*** Material supplied
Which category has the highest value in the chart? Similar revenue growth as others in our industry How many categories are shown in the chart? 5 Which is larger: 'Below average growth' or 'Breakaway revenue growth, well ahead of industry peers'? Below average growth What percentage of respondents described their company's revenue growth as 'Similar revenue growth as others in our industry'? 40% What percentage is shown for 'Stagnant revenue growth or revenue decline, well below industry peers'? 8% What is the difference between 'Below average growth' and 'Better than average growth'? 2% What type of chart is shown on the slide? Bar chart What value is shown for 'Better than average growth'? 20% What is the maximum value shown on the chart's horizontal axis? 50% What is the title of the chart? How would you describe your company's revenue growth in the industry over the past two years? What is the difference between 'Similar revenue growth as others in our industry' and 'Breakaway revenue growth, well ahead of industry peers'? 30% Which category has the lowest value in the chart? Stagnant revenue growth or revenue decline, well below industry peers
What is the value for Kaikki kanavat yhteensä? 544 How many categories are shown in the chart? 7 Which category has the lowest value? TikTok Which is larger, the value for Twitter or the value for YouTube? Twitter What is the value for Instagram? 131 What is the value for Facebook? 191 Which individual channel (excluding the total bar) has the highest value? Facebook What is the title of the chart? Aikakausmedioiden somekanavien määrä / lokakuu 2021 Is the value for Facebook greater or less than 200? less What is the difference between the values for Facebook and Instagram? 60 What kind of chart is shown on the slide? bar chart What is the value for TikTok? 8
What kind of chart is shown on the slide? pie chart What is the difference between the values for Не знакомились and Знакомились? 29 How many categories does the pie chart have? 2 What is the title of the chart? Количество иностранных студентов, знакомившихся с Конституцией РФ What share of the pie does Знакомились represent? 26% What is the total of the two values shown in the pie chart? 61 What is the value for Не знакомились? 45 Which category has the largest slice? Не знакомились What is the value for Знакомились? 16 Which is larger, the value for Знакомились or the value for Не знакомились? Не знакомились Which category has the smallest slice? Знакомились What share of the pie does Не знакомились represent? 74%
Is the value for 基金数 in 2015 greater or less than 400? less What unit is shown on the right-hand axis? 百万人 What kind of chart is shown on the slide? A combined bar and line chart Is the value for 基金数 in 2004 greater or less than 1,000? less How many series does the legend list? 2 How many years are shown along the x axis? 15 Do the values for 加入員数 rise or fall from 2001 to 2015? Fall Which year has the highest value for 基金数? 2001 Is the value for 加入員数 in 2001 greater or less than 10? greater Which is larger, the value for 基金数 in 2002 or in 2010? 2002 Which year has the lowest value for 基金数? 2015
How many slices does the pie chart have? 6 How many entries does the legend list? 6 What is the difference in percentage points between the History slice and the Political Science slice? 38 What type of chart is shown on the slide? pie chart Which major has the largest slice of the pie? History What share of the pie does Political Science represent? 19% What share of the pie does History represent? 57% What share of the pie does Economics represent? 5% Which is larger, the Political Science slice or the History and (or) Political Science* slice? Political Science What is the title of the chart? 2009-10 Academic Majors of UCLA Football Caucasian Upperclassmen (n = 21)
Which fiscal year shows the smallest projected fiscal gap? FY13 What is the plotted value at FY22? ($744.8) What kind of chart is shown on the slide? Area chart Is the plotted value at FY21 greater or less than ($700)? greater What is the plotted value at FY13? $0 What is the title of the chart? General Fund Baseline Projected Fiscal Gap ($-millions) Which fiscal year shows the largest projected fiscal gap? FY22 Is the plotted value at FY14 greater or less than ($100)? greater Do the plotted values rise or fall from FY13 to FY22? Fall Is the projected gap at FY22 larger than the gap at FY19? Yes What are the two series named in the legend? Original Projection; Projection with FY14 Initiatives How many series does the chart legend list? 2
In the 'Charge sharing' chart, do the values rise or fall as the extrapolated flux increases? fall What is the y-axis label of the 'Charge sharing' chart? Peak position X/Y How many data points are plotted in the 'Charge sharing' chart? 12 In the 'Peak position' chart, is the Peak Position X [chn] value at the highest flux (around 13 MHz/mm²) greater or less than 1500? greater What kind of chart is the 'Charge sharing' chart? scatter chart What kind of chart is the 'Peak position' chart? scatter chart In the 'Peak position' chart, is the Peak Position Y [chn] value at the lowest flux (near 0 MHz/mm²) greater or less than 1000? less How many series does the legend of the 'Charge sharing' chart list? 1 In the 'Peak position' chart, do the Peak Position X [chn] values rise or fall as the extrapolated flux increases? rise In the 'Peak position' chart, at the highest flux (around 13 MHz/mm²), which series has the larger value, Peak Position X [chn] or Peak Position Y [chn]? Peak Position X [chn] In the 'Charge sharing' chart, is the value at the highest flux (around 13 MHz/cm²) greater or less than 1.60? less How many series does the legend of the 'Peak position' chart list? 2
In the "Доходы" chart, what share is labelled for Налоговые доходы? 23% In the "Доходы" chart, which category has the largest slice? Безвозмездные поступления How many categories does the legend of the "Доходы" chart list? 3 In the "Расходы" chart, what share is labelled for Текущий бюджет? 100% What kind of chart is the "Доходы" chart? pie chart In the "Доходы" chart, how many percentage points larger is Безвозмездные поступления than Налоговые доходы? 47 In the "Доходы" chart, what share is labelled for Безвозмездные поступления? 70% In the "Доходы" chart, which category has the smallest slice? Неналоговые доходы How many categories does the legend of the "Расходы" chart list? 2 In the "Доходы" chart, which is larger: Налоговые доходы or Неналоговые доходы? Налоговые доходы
******
*Work instructions:*
Report every line above that contains the string "加入員数", copying each one in full.

*Expected answer:*
Is the value for 基金数 in 2015 greater or less than 400? less What unit is shown on the right-hand axis? 百万人 What kind of chart is shown on the slide? A combined bar and line chart Is the value for 基金数 in 2004 greater or less than 1,000? less How many series does the legend list? 2 How many years are shown along the x axis? 15 Do the values for 加入員数 rise or fall from 2001 to 2015? Fall Which year has the highest value for 基金数? 2001 Is the value for 加入員数 in 2001 greater or less than 10? greater Which is larger, the value for 基金数 in 2002 or in 2010? 2002 Which year has the lowest value for 基金数? 2015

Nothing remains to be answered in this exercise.